■ Text block:

□ □ □ □ □


  4. You will be okay. You are strong. Resilient.

    That being said, it is OKAY to be here, in this place. Not everything is sunshine, especially in the early months of newborn life. But your children, look at them, they are amazing and happy and thriving. A true testament that you are doing exactly what NEEDS to be done....that is what matters, not the crumbs on the table or the wrinkled duvet. Take it easy on yourself honey. Being a mom is not easy and you are a superstar at it!

  5. Sorry you're going through this. Depression is hard.

    I want to say don't be so hard on yourself. I mean, my house usually has crumbs everywhere, dog fur drifting on the floor, dirth clothes tossed down our stairs on their way to the laundry room, our beds are never made. Being a parent means embracing some mess. Perfection will only kill you.

□ □ □ □ □

■ Supplied material:
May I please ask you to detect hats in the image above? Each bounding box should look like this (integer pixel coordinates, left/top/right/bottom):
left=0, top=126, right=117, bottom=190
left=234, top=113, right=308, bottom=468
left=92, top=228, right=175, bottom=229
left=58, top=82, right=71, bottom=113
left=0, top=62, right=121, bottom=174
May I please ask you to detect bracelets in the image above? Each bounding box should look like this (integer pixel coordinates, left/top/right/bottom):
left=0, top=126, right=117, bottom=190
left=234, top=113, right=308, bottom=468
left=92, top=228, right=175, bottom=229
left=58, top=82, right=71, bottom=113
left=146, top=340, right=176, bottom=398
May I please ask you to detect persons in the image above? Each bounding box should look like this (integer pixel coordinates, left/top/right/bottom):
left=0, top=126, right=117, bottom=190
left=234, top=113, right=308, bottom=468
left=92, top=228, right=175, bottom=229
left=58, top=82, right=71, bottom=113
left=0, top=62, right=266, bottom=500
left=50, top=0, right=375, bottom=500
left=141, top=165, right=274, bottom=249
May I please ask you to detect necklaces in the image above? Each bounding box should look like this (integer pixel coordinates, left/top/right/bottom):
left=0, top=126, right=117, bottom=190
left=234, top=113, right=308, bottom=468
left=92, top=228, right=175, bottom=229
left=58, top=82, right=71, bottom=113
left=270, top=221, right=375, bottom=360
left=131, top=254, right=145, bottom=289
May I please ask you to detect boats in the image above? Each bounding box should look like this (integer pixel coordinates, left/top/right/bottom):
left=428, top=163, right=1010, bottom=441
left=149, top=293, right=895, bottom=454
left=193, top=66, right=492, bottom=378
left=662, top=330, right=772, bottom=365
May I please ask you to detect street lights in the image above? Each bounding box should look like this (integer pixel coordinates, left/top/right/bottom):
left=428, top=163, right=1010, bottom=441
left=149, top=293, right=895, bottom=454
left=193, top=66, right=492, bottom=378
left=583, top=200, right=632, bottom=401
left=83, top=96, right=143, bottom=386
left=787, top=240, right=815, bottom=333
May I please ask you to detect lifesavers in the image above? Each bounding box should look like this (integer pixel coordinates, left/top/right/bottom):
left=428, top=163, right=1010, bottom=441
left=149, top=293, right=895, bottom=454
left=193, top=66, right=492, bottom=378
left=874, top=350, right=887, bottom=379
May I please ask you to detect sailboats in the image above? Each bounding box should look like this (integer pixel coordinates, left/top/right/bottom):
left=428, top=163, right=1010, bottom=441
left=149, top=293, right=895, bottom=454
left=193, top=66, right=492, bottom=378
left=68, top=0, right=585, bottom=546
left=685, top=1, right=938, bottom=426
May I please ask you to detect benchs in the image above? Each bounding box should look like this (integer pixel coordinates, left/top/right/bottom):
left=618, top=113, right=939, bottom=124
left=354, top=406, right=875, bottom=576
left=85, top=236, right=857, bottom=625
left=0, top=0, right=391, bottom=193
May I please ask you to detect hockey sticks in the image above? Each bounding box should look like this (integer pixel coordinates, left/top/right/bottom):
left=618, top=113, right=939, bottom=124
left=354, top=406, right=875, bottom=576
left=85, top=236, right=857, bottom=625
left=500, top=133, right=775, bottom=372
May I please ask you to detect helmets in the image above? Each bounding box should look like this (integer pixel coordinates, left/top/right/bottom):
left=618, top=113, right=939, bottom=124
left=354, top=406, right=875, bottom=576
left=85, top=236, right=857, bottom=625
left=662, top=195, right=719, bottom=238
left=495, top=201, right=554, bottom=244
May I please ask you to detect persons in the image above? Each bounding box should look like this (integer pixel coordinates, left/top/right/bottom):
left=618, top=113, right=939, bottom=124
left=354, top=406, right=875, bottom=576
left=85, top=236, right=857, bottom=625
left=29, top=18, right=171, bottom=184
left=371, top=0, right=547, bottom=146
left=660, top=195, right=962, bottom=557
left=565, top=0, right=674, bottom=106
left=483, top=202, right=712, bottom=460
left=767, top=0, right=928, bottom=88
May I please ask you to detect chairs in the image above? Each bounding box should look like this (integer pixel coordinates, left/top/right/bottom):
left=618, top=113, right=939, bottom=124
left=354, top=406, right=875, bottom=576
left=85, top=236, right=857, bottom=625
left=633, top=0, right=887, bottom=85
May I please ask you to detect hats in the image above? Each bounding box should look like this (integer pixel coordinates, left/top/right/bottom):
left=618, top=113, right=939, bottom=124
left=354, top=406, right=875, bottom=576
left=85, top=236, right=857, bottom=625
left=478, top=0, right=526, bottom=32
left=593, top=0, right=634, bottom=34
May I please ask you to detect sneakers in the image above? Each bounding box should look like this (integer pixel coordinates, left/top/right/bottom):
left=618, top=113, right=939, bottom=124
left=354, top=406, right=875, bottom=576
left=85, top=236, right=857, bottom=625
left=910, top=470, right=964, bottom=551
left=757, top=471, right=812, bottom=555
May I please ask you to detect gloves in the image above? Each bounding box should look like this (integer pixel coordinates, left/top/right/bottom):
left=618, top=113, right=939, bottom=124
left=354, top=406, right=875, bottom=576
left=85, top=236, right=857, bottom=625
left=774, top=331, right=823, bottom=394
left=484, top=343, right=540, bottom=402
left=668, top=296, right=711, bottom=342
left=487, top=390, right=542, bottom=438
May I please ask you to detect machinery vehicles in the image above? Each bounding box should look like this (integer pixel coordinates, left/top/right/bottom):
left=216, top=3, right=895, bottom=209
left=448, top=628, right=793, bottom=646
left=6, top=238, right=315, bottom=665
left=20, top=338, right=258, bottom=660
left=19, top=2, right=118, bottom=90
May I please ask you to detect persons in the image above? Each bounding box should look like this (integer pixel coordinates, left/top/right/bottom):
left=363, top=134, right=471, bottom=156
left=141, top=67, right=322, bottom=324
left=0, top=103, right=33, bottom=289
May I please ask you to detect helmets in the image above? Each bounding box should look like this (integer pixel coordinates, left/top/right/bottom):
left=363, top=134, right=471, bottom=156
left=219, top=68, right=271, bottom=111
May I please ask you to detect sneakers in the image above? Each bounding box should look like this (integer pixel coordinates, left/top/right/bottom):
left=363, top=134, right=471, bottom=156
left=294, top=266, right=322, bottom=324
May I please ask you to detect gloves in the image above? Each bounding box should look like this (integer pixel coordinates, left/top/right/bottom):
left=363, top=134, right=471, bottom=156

□ □ □ □ □

■ Directions for this task: Retype the comments to a struggling mother from "That being said, it" to "only kill you.". Rely on the text alone; set the listing aside.

■ Solution to the exercise:
That being said, it is OKAY to be here, in this place. Not everything is sunshine, especially in the early months of newborn life. But your children, look at them, they are amazing and happy and thriving. A true testament that you are doing exactly what NEEDS to be done....that is what matters, not the crumbs on the table or the wrinkled duvet. Take it easy on yourself honey. Being a mom is not easy and you are a superstar at it!

  5. Sorry you're going through this. Depression is hard.

    I want to say don't be so hard on yourself. I mean, my house usually has crumbs everywhere, dog fur drifting on the floor, dirth clothes tossed down our stairs on their way to the laundry room, our beds are never made. Being a parent means embracing some mess. Perfection will only kill you.